What is asked.
Retype every one of the lines below without changing anything.

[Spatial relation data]
________________________________________
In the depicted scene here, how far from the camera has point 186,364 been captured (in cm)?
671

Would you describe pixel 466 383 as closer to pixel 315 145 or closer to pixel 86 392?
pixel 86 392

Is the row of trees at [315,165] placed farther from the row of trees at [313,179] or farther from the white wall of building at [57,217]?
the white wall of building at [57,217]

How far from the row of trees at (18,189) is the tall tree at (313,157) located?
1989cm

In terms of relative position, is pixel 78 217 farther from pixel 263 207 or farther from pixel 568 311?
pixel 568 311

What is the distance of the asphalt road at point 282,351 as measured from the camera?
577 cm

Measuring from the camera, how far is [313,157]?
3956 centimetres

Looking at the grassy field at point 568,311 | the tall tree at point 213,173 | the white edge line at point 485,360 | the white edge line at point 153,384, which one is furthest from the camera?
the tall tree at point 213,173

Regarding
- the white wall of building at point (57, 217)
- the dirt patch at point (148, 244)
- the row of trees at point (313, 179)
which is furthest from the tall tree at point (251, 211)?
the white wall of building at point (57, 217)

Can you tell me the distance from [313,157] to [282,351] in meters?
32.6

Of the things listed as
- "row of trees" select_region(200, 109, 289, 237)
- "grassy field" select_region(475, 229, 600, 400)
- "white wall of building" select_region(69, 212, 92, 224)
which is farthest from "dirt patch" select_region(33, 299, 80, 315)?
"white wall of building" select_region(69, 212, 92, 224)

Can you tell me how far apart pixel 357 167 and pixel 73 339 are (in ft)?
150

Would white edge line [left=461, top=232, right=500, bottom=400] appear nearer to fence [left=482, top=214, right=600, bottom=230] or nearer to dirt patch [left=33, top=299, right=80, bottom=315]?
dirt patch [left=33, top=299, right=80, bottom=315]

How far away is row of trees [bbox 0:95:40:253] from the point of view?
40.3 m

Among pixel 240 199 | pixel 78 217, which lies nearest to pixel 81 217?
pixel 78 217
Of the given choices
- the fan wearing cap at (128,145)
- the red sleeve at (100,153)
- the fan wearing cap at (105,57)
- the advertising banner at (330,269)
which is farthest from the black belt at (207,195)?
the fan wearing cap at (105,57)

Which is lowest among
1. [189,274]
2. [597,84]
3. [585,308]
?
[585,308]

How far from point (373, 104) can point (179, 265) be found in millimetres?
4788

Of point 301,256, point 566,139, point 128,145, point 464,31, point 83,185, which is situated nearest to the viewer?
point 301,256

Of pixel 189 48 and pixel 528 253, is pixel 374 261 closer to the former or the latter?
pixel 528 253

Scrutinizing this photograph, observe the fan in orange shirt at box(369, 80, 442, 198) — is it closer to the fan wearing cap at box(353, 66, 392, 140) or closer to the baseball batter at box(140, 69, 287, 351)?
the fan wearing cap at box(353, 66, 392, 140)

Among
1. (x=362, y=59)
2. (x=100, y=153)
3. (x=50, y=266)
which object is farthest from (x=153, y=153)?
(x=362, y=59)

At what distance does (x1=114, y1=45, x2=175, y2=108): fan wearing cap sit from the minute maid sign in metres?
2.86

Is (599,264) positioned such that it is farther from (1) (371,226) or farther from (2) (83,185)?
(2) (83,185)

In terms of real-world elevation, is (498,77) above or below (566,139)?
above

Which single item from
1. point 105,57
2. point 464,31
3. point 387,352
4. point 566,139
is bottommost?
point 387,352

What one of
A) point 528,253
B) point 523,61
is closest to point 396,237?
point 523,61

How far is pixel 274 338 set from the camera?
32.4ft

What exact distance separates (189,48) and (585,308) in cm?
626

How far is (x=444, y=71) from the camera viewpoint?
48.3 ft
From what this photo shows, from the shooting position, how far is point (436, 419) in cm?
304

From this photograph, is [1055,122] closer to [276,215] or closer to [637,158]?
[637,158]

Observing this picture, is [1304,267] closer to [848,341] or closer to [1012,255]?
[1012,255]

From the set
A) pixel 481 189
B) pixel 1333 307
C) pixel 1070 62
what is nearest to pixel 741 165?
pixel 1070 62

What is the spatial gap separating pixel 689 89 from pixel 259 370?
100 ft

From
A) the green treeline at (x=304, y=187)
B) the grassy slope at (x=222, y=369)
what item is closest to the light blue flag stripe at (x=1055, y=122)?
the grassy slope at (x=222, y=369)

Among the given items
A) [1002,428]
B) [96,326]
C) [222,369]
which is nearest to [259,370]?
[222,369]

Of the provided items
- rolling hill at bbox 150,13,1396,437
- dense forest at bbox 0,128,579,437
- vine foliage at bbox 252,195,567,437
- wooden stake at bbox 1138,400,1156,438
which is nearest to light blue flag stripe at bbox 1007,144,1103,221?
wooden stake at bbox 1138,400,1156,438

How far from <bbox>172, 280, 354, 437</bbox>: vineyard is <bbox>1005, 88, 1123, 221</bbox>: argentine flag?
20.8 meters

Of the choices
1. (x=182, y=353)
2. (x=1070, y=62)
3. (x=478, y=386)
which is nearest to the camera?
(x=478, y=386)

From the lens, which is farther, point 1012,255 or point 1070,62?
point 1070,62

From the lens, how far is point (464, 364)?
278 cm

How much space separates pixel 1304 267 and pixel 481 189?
________________________________________
Task output.
In the depicted scene here, how far from the camera has point 186,364 been captured (in cm)?
671

Would you describe pixel 466 383 as closer to pixel 315 145 or closer to pixel 86 392?
pixel 86 392

Is the row of trees at [315,165] placed farther from the row of trees at [313,179] or farther from the white wall of building at [57,217]?
the white wall of building at [57,217]

How far from the row of trees at (18,189) is the tall tree at (313,157) located?
1989cm

In terms of relative position, is pixel 78 217 farther from pixel 263 207 or farther from pixel 568 311?
pixel 568 311

What is the distance of the asphalt road at point 282,351 as measured from the camera?
577 cm

Measuring from the camera, how far is [313,157]?
3956 centimetres

Looking at the grassy field at point 568,311 | the tall tree at point 213,173 | the white edge line at point 485,360 | the white edge line at point 153,384, which one is furthest from the camera?
the tall tree at point 213,173

Regarding
- the white wall of building at point (57, 217)
- the dirt patch at point (148, 244)
- the row of trees at point (313, 179)
which is furthest from the tall tree at point (251, 211)?
the white wall of building at point (57, 217)

Can you tell me the distance from [313,157] to [282,351] in meters?
32.6

Of the things listed as
- "row of trees" select_region(200, 109, 289, 237)
- "grassy field" select_region(475, 229, 600, 400)
- "white wall of building" select_region(69, 212, 92, 224)
which is farthest from "dirt patch" select_region(33, 299, 80, 315)?
"white wall of building" select_region(69, 212, 92, 224)

Can you tell me how far apart pixel 357 167 and pixel 73 339 are (in ft)?
150

Would white edge line [left=461, top=232, right=500, bottom=400] appear nearer to fence [left=482, top=214, right=600, bottom=230] or nearer to dirt patch [left=33, top=299, right=80, bottom=315]?
dirt patch [left=33, top=299, right=80, bottom=315]

How far away is row of trees [bbox 0:95:40:253] from the point of view?
40.3 m

Among pixel 240 199 | pixel 78 217, which lies nearest to pixel 81 217?
pixel 78 217
Of the given choices
- the fan wearing cap at (128,145)
- the red sleeve at (100,153)
- the fan wearing cap at (105,57)
- the advertising banner at (330,269)
which is farthest from the black belt at (207,195)?
the fan wearing cap at (105,57)

Which is lowest among
1. [189,274]
2. [597,84]
3. [585,308]
?
[585,308]

How far from point (373, 104) can point (179, 265) be found in millimetres?
4788

Of point 301,256, point 566,139, point 128,145, point 464,31, point 83,185, which is situated nearest to the viewer?
point 301,256

Of pixel 189 48 and pixel 528 253, is pixel 374 261 closer to the former or the latter?
pixel 528 253

Scrutinizing this photograph, observe the fan in orange shirt at box(369, 80, 442, 198) — is it closer to the fan wearing cap at box(353, 66, 392, 140) or closer to the baseball batter at box(140, 69, 287, 351)?
the fan wearing cap at box(353, 66, 392, 140)

Among
1. (x=362, y=59)
2. (x=100, y=153)
3. (x=50, y=266)
which object is farthest from (x=153, y=153)?
(x=362, y=59)

At what distance does (x1=114, y1=45, x2=175, y2=108): fan wearing cap sit from the minute maid sign in metres?
2.86

Is (599,264) positioned such that it is farther from (1) (371,226) or farther from (2) (83,185)?
(2) (83,185)

In terms of real-world elevation, is (498,77) above or below (566,139)?
above

Which single item from
1. point 105,57
2. point 464,31
3. point 387,352
4. point 566,139
is bottommost?
point 387,352

What one of
A) point 528,253
B) point 523,61
is closest to point 396,237?
point 523,61

How far is pixel 274 338 set from the camera?
32.4ft

What exact distance separates (189,48) and (585,308) in cm?
626

How far is (x=444, y=71) from the camera viewpoint?
48.3 ft
From what this photo shows, from the shooting position, how far is point (436, 419) in cm?
304

From this photograph, is [1055,122] closer to [276,215] or closer to [637,158]?
[637,158]

Observing this picture, is [1304,267] closer to [848,341] or closer to [1012,255]?
[1012,255]

From the set
A) pixel 481 189
B) pixel 1333 307
C) pixel 1070 62
what is nearest to pixel 741 165?
pixel 1070 62

What is the spatial gap separating pixel 689 89 from pixel 259 370?
100 ft

From
A) the green treeline at (x=304, y=187)
B) the grassy slope at (x=222, y=369)
what item is closest to the light blue flag stripe at (x=1055, y=122)?
the grassy slope at (x=222, y=369)

Among the given items
A) [1002,428]
B) [96,326]
C) [222,369]
which is nearest to [259,370]?
[222,369]

Of the provided items
- rolling hill at bbox 150,13,1396,437
- dense forest at bbox 0,128,579,437
- vine foliage at bbox 252,195,567,437
- wooden stake at bbox 1138,400,1156,438
which is nearest to light blue flag stripe at bbox 1007,144,1103,221?
wooden stake at bbox 1138,400,1156,438

How far from <bbox>172, 280, 354, 437</bbox>: vineyard is <bbox>1005, 88, 1123, 221</bbox>: argentine flag?
20.8 meters

Of the choices
1. (x=182, y=353)
2. (x=1070, y=62)
3. (x=478, y=386)
which is nearest to the camera?
(x=478, y=386)

From the lens, which is farther, point 1012,255 or point 1070,62?
point 1070,62

From the lens, how far is point (464, 364)?
278 cm

How much space separates pixel 1304 267 and pixel 481 189?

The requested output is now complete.